Pull out every line of the entries below that contains the string "uppermost", treating uppercase and lowercase letters as different.

## Start Rows

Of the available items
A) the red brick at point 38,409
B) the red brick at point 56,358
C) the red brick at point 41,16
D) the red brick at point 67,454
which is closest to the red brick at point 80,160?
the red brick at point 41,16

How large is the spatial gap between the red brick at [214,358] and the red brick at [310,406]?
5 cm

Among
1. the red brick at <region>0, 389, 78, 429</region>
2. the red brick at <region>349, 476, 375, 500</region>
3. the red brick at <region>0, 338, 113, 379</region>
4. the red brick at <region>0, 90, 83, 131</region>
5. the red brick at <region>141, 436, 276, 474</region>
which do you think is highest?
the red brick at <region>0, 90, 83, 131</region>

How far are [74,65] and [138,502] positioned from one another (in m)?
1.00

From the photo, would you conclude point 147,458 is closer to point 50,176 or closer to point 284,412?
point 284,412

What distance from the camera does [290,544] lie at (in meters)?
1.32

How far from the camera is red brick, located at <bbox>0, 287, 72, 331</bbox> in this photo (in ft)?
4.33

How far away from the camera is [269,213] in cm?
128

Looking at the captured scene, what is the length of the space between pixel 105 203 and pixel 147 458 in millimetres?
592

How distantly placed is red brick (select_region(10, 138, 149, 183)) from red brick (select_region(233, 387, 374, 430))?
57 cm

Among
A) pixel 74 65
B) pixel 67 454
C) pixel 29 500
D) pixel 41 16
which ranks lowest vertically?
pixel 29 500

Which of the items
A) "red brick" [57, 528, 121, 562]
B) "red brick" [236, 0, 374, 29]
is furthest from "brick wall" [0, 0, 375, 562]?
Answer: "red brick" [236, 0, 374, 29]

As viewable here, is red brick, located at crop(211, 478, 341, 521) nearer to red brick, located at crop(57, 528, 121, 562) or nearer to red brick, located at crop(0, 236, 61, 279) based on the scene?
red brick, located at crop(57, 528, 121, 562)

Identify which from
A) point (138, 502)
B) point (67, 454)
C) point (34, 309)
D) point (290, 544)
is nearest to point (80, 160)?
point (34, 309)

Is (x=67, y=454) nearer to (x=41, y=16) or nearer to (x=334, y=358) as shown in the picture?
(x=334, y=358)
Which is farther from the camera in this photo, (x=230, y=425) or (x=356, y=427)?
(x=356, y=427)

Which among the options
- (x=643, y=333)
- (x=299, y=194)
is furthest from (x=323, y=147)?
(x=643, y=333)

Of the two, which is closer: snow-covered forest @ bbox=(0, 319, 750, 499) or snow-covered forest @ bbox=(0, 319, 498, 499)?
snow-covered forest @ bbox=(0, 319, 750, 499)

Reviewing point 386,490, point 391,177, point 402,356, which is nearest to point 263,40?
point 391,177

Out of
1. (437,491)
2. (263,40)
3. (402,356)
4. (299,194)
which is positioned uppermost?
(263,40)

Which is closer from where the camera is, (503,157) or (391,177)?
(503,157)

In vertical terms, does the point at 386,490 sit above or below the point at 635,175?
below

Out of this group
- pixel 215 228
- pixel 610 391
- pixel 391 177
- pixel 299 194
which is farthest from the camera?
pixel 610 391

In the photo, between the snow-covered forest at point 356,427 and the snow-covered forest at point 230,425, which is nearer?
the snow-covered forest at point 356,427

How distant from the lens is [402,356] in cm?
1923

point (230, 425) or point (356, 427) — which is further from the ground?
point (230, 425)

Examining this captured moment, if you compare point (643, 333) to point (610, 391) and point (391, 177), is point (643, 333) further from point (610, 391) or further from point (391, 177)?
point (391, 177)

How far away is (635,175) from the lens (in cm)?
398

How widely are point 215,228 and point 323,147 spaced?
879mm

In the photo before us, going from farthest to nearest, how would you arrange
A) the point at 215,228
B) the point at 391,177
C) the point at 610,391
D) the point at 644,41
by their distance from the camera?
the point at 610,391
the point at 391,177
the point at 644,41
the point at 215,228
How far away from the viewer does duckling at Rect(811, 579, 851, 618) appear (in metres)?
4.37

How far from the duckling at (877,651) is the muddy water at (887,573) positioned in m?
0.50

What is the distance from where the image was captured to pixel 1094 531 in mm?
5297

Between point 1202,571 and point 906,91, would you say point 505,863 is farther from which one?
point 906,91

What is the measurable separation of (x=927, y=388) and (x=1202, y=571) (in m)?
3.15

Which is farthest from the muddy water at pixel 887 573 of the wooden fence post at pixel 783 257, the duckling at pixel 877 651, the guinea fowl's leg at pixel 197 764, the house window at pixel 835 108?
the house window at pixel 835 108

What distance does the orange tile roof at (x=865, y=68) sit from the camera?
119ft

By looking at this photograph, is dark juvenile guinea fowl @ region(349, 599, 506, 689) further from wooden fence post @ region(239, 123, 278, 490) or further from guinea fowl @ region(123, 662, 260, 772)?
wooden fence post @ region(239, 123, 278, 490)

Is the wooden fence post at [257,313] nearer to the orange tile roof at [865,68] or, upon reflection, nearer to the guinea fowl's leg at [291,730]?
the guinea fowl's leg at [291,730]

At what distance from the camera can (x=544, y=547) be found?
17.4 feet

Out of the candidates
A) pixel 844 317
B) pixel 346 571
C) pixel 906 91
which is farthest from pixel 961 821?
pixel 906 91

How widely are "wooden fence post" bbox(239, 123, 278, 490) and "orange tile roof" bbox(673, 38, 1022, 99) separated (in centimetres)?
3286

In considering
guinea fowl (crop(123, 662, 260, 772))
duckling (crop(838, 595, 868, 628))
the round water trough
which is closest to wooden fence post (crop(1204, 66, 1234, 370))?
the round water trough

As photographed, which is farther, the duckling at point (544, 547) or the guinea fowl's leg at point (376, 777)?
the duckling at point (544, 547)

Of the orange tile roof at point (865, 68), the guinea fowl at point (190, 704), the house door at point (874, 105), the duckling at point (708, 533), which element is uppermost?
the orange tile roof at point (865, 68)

## End Rows

(Task solution)
which is positioned uppermost?
Of the orange tile roof at point (865, 68), the guinea fowl at point (190, 704), the house door at point (874, 105), the duckling at point (708, 533), which element is uppermost?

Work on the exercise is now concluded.